¿QUÉ HACEMOS?

El programa en el que más hemos trabajado hasta ahora es el de la financiación de estudios universitarios. Uno de nuestros principios es que la formación tenga lugar lo más cerca posible de la comunidad donde la persona beneficiada reside y siempre dentro del propio país. De esta manera se propicia que su formación revierta también en el desarrollo y bienestar de su comunidad.

Nuestra andadura en el apadrinamiento de estudiantes se inició con alumnos de las sedes regionales de la Universidad Rafael Landívar de Guatemala, con la que la Universidad de Deusto tenía establecido un convenio de colaboración. La existencia de esta relación nos facilitó el contacto con una persona que pudiera presentar y realizar el seguimiento de los candidatos a las becas. Más tarde han ido surgiendo más contactos en otros lugares de América Latina y África, con frecuencia a través de jesuitas que saben de la existencia de Ánimo y nos informan de situaciones de necesidad en los lugares donde viven y trabajan.

Gracias al correo electrónico, tenemos una comunicación ágil y periódica con nuestros intermediarios. Ellos nos hacen llegar solicitudes de ayuda de estudiantes que nos cuentan su historia y circunstancias personales y familiares y presentan el presupuesto de sus necesidades económicas para poder cursar estudios superiores. Las necesidades son diversas y, dependiendo del lugar, además de la matrícula y la enseñanza, pueden incluir material escolar, alojamiento durante los estudios, porque no es posible trasladarse diariamente desde el domicilio familiar, seguro médico… Estudiamos las circunstancias de la persona que solicita la beca y determinamos la cuantía de la ayuda, que hacemos llegar a través del intermediario.

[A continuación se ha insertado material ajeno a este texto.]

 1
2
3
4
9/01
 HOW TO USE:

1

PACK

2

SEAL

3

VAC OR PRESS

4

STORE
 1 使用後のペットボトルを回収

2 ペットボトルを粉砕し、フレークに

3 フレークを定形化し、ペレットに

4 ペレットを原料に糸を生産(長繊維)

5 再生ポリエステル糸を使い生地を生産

Nos preocupa que las personas en cuya formación participamos tengan asegurada la continuidad de sus estudios y puedan alcanzar el objetivo de su proyecto; por ello, al conceder una beca, siempre hacemos la previsión de los años de su plan de estudios, para garantizar que puedan finalizarlo.

Objetivos

  1. Colaborar en el proceso educativo superior de personas con escasez de medios económicos en países donde las ayudas académicas son muy escasas o no existen por una situación de pobreza general. Por “proceso educativo superior”, se entenderá cualquier tipo de educación especializada posterior a una escolarización básica.
  2. Promover la cultura, el progreso y la justicia, desde una óptica preferencial por los menos favorecidos, contribuyendo al desarrollo y bienestar de la comunidad donde vivan estas personas.
  3. Colaborar con todas aquellas instituciones, organizaciones, fundaciones, asociaciones, etc. que desarrollen labores de impulso a la educación y a la cultura.
  4. Fomentar entre los asociados los más estrechos lazos de compañerismo y mutua ayuda.
  5. Sensibilizar y dar a conocer en la comunidad universitaria la realidad de otros pueblos.
  6. Animar a la comunidad universitaria a implicarse en este proyecto asociativo.